DOCUMENT EXTRACT:
- - - - -

I am dying of cancer.
To add insult to personal tragedy, my country’s government has decided to use my illness and that of so many other cancer patients as leverage in the current administration’s battle against higher education.
Hundreds of millions of cancer research dollars have been canceled or delayed because our government has decided that associated universities’ cultures are not conservative enough, are antisemitic, or have diversity, equity and inclusion policies that the Trump administration finds objectionable.
The magnitude of such fiscal cuts inevitably results in terminated research programs, operational disruptions, faculty cutbacks, hiring freezes, suspension of new Ph.D. student admissions and ultimately more cancer deaths and suffering. Hundreds of organizations and university research programs have lost or risk losing cancer research grants.

- - - - -

GIVEN DATA:

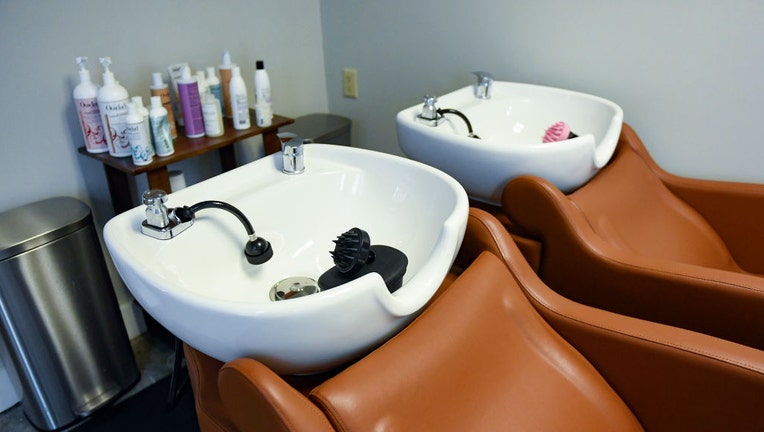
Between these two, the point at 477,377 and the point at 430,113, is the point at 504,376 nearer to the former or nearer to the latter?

- - - - -

WHAT YOU WILL DO:
1: Copy the essay on cancer research cuts word for word, starting at "To add insult" and ending at "cancer research grants.".
2: Pick up the essay on cancer research cuts after its last sentence and keep writing it.
The data above comes from a separate source and has nothing to do with the essay on cancer research cuts.

TASK ANSWERS:
1:
To add insult to personal tragedy, my country’s government has decided to use my illness and that of so many other cancer patients as leverage in the current administration’s battle against higher education.
Hundreds of millions of cancer research dollars have been canceled or delayed because our government has decided that associated universities’ cultures are not conservative enough, are antisemitic, or have diversity, equity and inclusion policies that the Trump administration finds objectionable.
The magnitude of such fiscal cuts inevitably results in terminated research programs, operational disruptions, faculty cutbacks, hiring freezes, suspension of new Ph.D. student admissions and ultimately more cancer deaths and suffering. Hundreds of organizations and university research programs have lost or risk losing cancer research grants.

2:
This is not a future problem — these funding cuts are having major impacts across the country right now. Rachael Sirianni, a professor at the University of Massachusetts Chan Medical School who researches pediatric brain cancer, recently told The New York Times that National Institutes of Health grant applications she submitted to continue her research were not funded, resulting in the suspension of her work and the layoff of a postdoctoral researcher. A recent “60 Minutes” segment examined the impact on Harvard’s cancer research programs, including the disruption to Joan Brugge’s work on breast cancer prevention, Don Ingber’s research on “organs-on-chips” and David Liu’s development of gene-editing tools that can correct and rewrite defective genes — research that led to lifesaving experimental treatment of a 13-year-old leukemia patient.
Some universities, most recently Cornell University, have succumbed to government pressure and reached an agreement to restore funding. Harvard, however, sued and secured an order to reinstate funding by successfully challenging the First Amendment constitutionality of the government’s actions. In a Sept. 3 decision, U.S. District Court Judge Allison Burroughs concluded that “ … Defendants used antisemitism as a smoke screen for a targeted, ideologically motivated assault on this country’s premier universities, and did so in a way that runs afoul of the APA (Administrative Procedure Act), the First Amendment and Title VI (of the Civil Rights Act).” The Trump administration is expected to appeal and block future funding to Harvard.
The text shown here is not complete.